Niemcy w szoku. Pedofil porwał i wykorzystał 10-latkę. Dziecko szło do szkoły
61-latek porwał z ulicy, a następnie wykorzystał w samochodzie 10-letnią dziewczynkę. Zakrojone na szeroką skalę poszukiwania małej Niemki ruszyły po tym, jak dziecko nie dotarło do szkoły. Po pościgu sprawca został zatrzymany.
To miał być typowy poniedziałek. 10-latka z Edenkoben w południowo-zachodnich Niemczech założyła plecak i ruszyła do szkoły. Około godziny 7.45 przy Luitpoldstrasse drogę zajechało jej zielone audi A4 z rejestracją NW i rozbitą tylną szybą. Potem wszystko zadziało się błyskawicznie. Kierowca wciągnął dziecko do auta i odjechał gruntową drogą.
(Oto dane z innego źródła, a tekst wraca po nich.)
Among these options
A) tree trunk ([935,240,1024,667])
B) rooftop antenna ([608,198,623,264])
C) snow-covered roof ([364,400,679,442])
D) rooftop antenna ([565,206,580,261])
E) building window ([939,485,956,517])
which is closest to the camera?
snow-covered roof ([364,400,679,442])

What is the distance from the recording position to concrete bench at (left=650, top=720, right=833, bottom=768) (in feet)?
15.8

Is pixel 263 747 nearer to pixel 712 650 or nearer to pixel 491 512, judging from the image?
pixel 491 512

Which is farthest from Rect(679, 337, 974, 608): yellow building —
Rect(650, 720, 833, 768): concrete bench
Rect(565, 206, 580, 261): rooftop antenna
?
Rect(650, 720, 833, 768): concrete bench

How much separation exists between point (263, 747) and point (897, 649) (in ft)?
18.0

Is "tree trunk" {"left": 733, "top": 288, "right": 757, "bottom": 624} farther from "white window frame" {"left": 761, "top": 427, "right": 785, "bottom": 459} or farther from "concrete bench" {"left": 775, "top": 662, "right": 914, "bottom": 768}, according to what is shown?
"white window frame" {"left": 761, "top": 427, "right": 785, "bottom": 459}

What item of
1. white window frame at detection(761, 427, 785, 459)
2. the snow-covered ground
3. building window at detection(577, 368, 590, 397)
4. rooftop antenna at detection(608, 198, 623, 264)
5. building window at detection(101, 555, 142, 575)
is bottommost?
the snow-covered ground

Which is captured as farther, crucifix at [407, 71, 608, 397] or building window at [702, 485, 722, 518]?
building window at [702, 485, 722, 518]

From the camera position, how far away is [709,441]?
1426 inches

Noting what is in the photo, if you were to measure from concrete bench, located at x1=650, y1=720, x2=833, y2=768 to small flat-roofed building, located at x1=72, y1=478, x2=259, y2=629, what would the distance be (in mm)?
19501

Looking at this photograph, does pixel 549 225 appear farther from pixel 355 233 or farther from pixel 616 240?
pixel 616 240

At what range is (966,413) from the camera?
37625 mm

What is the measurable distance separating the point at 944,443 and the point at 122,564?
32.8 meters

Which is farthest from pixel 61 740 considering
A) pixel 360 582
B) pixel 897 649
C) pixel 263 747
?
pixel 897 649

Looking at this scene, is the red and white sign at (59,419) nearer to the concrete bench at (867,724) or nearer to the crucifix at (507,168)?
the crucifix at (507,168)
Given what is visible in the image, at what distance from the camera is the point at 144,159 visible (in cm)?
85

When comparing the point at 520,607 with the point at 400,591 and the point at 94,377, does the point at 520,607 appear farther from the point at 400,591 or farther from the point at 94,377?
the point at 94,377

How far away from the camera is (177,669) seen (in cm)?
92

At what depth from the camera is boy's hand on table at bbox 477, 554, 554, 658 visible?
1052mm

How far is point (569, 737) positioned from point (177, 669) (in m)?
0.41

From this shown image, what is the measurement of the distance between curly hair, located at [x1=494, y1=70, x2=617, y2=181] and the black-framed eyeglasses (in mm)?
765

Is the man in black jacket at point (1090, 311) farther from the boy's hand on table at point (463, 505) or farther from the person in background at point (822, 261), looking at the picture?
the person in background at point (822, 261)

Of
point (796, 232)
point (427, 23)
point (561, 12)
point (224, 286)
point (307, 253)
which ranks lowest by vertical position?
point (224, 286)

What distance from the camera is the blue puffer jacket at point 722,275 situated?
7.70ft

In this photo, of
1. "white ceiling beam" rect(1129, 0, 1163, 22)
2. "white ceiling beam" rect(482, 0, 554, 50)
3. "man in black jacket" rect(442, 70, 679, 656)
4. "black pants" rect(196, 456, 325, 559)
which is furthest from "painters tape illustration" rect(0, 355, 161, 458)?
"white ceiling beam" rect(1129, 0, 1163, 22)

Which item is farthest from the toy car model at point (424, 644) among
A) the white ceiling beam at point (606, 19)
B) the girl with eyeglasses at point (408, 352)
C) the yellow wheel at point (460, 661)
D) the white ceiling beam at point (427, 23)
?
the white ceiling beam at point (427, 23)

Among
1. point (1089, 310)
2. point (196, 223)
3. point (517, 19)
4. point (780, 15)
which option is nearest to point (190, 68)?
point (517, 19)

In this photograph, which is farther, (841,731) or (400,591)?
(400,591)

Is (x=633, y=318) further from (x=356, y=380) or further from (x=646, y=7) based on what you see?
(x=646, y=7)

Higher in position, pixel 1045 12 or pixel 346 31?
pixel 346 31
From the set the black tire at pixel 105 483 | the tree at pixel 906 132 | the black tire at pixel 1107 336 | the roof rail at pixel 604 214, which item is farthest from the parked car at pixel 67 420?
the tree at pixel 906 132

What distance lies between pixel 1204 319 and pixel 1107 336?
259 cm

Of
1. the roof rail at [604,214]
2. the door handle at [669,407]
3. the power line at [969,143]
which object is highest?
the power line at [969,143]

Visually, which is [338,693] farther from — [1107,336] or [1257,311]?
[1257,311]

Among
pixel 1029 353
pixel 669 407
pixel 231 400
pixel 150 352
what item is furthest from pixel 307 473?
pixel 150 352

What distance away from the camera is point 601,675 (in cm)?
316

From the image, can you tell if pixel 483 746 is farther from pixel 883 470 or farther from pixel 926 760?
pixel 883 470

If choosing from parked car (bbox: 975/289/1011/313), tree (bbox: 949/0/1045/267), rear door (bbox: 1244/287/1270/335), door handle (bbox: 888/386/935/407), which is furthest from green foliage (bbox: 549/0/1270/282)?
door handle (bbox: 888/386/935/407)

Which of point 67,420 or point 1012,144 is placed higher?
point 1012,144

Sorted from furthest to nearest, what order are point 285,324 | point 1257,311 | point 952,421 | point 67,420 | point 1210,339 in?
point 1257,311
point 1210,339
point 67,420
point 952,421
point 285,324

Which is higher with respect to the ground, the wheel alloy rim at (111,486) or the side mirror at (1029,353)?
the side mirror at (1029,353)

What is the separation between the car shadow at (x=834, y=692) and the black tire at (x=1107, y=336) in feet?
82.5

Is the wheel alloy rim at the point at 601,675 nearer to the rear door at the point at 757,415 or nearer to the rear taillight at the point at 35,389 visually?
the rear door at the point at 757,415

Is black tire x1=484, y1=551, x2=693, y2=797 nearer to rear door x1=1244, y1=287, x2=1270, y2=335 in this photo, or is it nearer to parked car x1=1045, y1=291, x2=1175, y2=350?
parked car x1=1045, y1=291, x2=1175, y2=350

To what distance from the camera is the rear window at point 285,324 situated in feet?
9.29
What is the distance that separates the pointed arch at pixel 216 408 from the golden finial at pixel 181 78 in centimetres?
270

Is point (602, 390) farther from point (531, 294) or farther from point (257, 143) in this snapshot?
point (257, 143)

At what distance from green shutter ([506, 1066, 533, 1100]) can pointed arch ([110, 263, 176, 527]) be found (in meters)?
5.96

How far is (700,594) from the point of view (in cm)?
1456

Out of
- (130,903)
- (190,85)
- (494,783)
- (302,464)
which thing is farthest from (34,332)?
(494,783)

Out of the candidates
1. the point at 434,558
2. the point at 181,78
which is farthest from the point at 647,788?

Po godzinie 9, kiedy okazało się, że dziewczynka nie dotarła na pierwszą lekcję, jej ojciec zgłosił zaginięcie. Wcześniej zaś, o godz. 8.15, niemieccy mundurowi odebrali zgłoszenie od świadka, który widział podejrzane auto w okolicach szkoły. Wystarczyło powiązać fakty.
- Natychmiast wszczęto szeroko zakrojone działania poszukiwawcze - informuje Thorsten Mischler z Komendy Głównej Policji Nadrenii-Palatynatu.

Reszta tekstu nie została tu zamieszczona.